AnnData gene information and metrics

Gene information and metrics from the RNA-seq expression data, which were calculated separately for each library, are stored as a pandas.DataFrame in the .var slot, with the Ensembl ID as the names of the rows.

merged_adata_object.var # gene metrics

All of the per-gene data columns included in the rowData of the SingleCellExperiment objects are present in the .var slot of the AnnData object. Note that the SingleCellExperiment columns named SCPCL000000-mean and SCPCL000000-detected are instead named SCPCL000000.mean and SCPCL000000.detected, respectively, in the merged AnnData object. To see a full description of the included columns, see the section on gene metrics in Components of a SingleCellExperiment merged object.

AnnData experiment metadata

A partial set of the metadata associated with data processing is included in the .uns slot of the AnnData object as a list.
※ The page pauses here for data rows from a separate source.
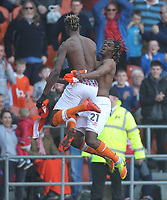Blackpool's Armand Gnanduillet celebrates scoring his sides second goal with Blackpool's Dolly Menga<br /> <br /> Photographer Mick Walker/CameraSport<br /> <br /> The EFL Sky Bet League One - Blackpool v Fleetwood Town - Saturday 14th April 2018 - Bloomfield Road - Blackpool<br /> <br /> World Copyright &copy; 2018 CameraSport. All rights reserved. 43 Linden Ave. Countesthorpe. Leicester. England. LE8 5PG - Tel: +44 (0) 116 277 4147 - admin@camerasport.com - www.camerasport.com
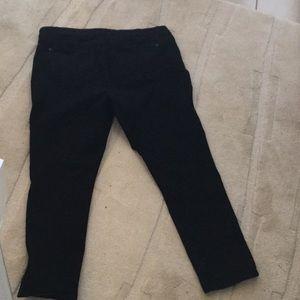 NYDJ Jeans - NYDJ Black Jeans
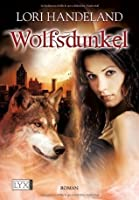 Wolfsdunkel (Nightcreature #7)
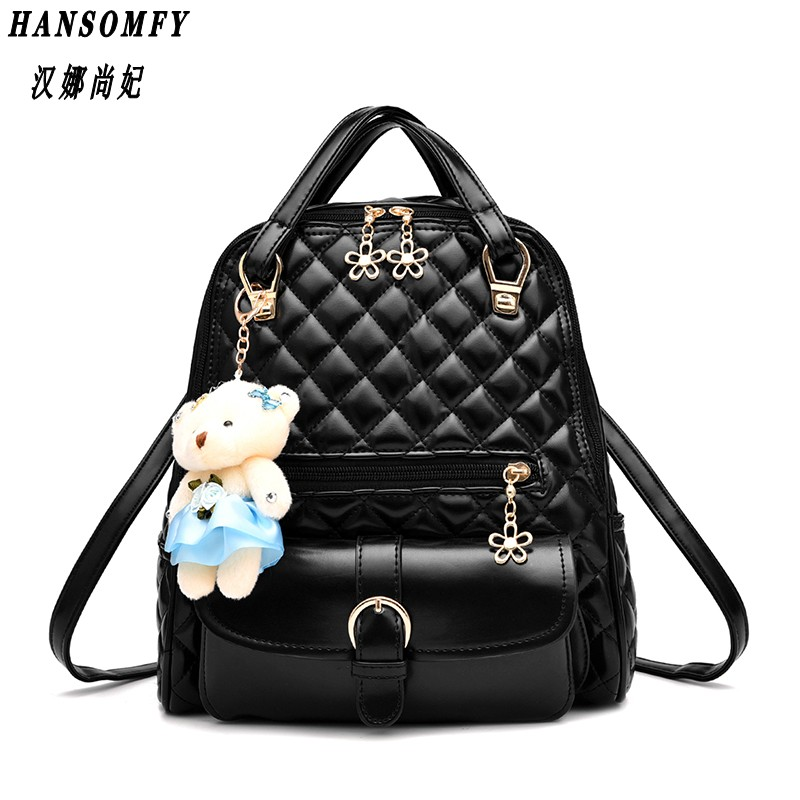 100% Genuine leather Women backpack 2018 New wave of female students backpack spring and summer fashion casual Bear
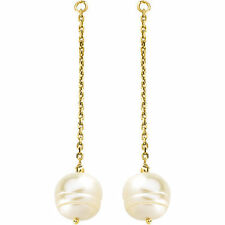 Freshwater Cultured Pearl Earring Jackets In 14K Yellow Gold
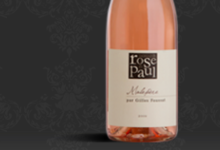 Domaine Rose et Paul. Malepère rosé
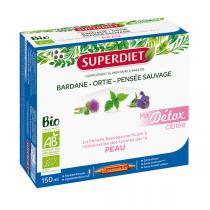 SUPERDIET - Détox ciblée peau 10x15ml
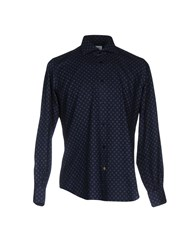 Mazzarelli Shirts Dark Blue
merged_adata_object.uns # experiment metadata

The following items are available in the .uns slot:

Item name	Contents
`library_id`	A list of library IDs which are included in the merged object, each in the form `SCPCL000000`
`sample_id`	A list of sample IDs which are included in the merged object, each in the form `SCPCS000000`
`merged_highly_variable_genes`	A list of highly variable genes used for performing dimensionality reduction on the merged object, determined using `scran::modelGeneVar`, specifying each library as a separate block, and `scran::getTopHVGs`

Additional experiment metadata is available in the metadata TSV file included in the ScPCA Portal download folder.

AnnData dimensionality reduction results

The merged AnnData object contains a slot .obsm with both principal component analysis (X_PCA) and UMAP (X_UMAP) results.

For information on how PCA and UMAP results were calculated see the section on processed gene expression data.

The following command can be used to access the PCA and UMAP results:

merged_adata_object.obsm["X_PCA"] # pca results
merged_adata_object.obsm["X_UMAP"] # umap results

Additional AnnData components for CITE-seq libraries (with ADT tags)

ADT data from CITE-seq experiments, when present, is available as a separate AnnData object in an H5AD file named with the _adt.h5ad suffix.

Merged AnnData objects contain two data matrices, each containing CITE-seq expression data for all libraries in a given ScPCA project combined into a single matrix. The data matrix raw.X of the merged AnnData object contains the CITE-seq expression data as primary integer counts, and the data matrix X contains the RNA-seq expression data as normalized counts. Note that only cells which are denoted as "Keep" in the merged_adata_object.uns["adt_scpca_filter"] column (as described above) have normalized expression values in the X matrix, and all other cells are assigned NA values. The data is stored as a sparse matrix, where each column represents a cell or droplet, and each row represents a single ADT. The raw.X and X matrices can be accessed with the following python code:

merged_citeseq_adata_object.raw.X # raw count matrix
merged_citeseq_adata_object.X # normalized count matrix

Column names are cell barcode sequences prefixed with the originating library ID, e.g. SCPCL000000-{barcode}, and row names are the ADT IDs.

merged_citeseq_adata_object.obs_names # matrix column names
merged_citeseq_adata_object.var_names # matrix row names

All of the per-cell data columns included in the colData of the "adt" alternative experiment in SingleCellExperiment merged objects are present in the .obs slot of the CITE-seq AnnData object. To see a full description of the included columns, see the section on additional SingleCellExperiment components for CITE-seq libraries.

In addition, all of the per-ADT data columns included in the rowData of the "adt" alternative experiment in SingleCellExperiment merged objects are present in the .var slot of the CITE-seq AnnData object. To see a full description of the included columns, see the section on additional SingleCellExperiment components for CITE-seq libraries.

Finally, the .uns slot of the CITE-seq AnnData object contains a limited set of experiment metadata information, including a list of library IDs (library_id) and sample IDs (sample_id) included in the merged object.